- _EXERCISE REQUIREMENTS_
The lines to return are those below that contain the word "site".

- _RECORDS PROVIDED_
· · · · ·
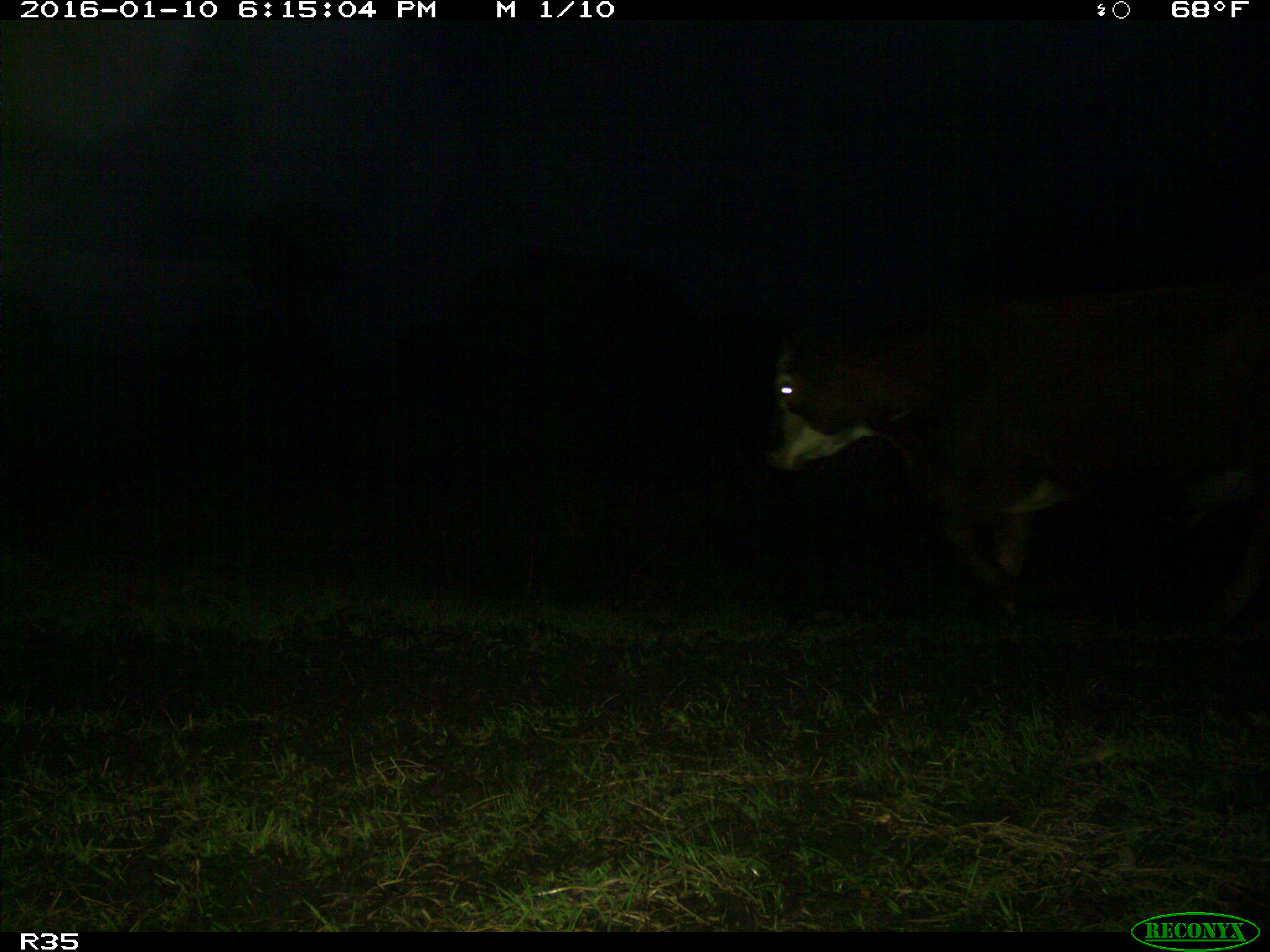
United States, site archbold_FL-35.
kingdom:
· · · · ·
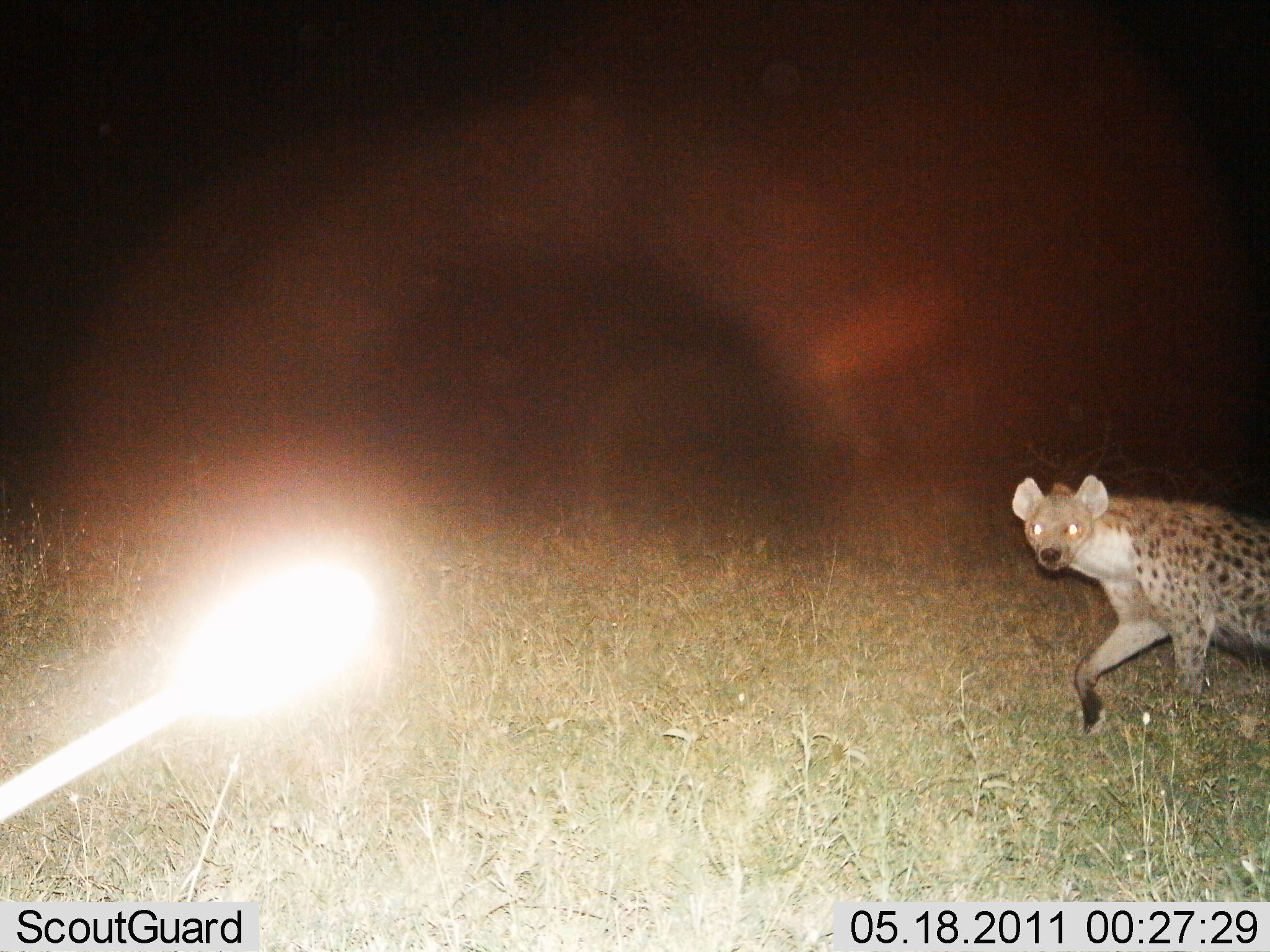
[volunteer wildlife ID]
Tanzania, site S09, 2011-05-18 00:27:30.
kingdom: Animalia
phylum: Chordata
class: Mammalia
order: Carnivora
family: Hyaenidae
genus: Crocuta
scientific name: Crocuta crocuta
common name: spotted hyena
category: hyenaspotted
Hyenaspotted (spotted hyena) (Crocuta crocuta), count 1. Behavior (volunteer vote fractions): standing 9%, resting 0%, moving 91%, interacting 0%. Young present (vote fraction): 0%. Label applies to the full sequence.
· · · · ·
- _TASK ANSWER_
United States, site archbold_FL-35.
Tanzania, site S09, 2011-05-18 00:27:30.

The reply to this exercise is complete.